Every citation the verifier extracts is classified into one of three buckets. The colors are deliberately similar to traffic lights: green means go, yellow means slow down and check, red means stop.

Green: Verified

The citation was matched against an authoritative source. The case or statute exists, the cite details (volume, reporter, page, or title, code, section) are consistent with that source, and the system recognized the citation format.

The expanded row shows which provider verified it:

  • CourtListener or Harvard CAP for case law.
  • United States Code for federal statutes.
  • Code of Federal Regulations for federal regulations.
  • New York Legislature for NY statutes via the state's Open Legislation API.
  • State legislature for a state's own statute site (California, Texas, Oregon, Washington, and others).
  • Cornell Legal Information Institute for statutes verified via the LII fallback.
  • Web search on state legislature for citations confirmed by a targeted search of the state's legislature domain.

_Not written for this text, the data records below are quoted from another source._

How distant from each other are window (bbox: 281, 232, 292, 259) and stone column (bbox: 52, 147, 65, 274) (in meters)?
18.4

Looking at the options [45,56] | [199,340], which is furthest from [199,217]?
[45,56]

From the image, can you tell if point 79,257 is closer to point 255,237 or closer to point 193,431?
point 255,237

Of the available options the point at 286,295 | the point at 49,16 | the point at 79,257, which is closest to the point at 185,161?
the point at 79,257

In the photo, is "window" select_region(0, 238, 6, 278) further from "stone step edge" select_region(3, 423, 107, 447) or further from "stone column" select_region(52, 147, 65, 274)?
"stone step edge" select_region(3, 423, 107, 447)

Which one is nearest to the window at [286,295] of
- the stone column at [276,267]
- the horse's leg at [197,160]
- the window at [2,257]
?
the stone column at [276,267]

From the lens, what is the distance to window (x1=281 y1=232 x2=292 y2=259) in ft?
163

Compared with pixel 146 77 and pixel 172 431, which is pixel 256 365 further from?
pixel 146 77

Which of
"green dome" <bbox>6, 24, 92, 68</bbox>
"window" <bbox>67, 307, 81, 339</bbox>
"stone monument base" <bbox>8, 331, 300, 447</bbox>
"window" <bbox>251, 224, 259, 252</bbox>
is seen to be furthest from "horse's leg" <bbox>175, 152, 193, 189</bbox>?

A green badge is a strong positive signal, but it does not mean the citation is used correctly. Always read the source.

Yellow: Review

The format matches a known pattern for that jurisdiction, but the verifier could not independently confirm the content. This happens when:

  • The state's legislature site is not programmatically queryable.
  • The section reference is article-level rather than a specific section.
  • The cited provider returned an ambiguous response.

A yellow badge means the citation is plausible but unverified. Treat it as a flag to check the source yourself before relying on it.

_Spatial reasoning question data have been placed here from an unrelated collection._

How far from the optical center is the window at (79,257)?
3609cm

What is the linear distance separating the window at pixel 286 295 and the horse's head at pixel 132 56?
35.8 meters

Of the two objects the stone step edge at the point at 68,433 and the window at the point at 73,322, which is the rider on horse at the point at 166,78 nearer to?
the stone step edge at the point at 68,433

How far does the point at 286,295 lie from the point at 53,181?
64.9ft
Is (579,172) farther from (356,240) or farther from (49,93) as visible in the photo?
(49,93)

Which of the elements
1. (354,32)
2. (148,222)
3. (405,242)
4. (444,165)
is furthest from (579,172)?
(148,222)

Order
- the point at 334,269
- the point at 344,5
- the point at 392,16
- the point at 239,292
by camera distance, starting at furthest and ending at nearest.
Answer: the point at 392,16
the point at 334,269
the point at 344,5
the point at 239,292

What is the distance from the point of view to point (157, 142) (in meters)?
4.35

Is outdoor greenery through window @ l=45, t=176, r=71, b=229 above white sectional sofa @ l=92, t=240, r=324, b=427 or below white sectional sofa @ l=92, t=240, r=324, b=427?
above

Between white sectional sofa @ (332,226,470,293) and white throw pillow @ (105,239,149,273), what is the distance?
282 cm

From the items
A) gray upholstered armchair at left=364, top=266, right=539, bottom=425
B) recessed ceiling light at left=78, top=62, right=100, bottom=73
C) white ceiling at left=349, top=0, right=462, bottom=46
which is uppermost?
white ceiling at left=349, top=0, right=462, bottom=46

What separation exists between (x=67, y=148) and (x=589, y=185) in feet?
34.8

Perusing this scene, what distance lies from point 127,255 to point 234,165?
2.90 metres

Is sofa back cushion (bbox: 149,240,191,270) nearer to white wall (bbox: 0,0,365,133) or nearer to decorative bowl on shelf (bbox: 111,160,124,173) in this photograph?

The provider label for a yellow result is typically Format check only, indicating the match was made against Second Seat's statute-pattern reference rather than against live content.

Red: Not found

No authoritative source returned a match for this citation, and the format does not recognizably match any US statute or regulation pattern. This is the strongest signal that a citation is fabricated, garbled, or from a source the verifier does not cover.

Common causes of red results:

  • The citation does not exist (hallucinated by an AI tool).
  • A typo in the volume, reporter, page, or section number.
  • A jurisdiction or code the verifier does not cover (state regulations, municipal codes, tribal law, non-US law).
  • A case that has not been published yet or is from a court with limited online coverage.

Never file a document with a red citation without confirming it yourself.

The annotated text

Below the per-citation rows, the verifier shows your original text with every recognized citation underlined in the corresponding color. This lets you see exactly where each flagged citation sits in your document. Hover over any highlight for a tooltip with the status and provider. Click a green or yellow citation to open the source.

Use the Copy button to copy the raw text back to your clipboard for quick edits in your drafting tool.

Limitations to keep in mind

  • The verifier checks existence, not proposition support. A green case citation may not say what the text claims it says.
  • The verifier is not a replacement for Shepard's or KeyCite. Citations marked green may have been overruled, superseded, or questioned.
  • Coverage of state trial-court decisions and unpublished opinions is uneven.
  • State regulations, municipal codes, and tribal codes are not yet covered.

Use the verifier as a first pass. Treat green as "worth relying on as the starting point of your own review," not as "verified correct." Treat anything else as a flag that needs human attention.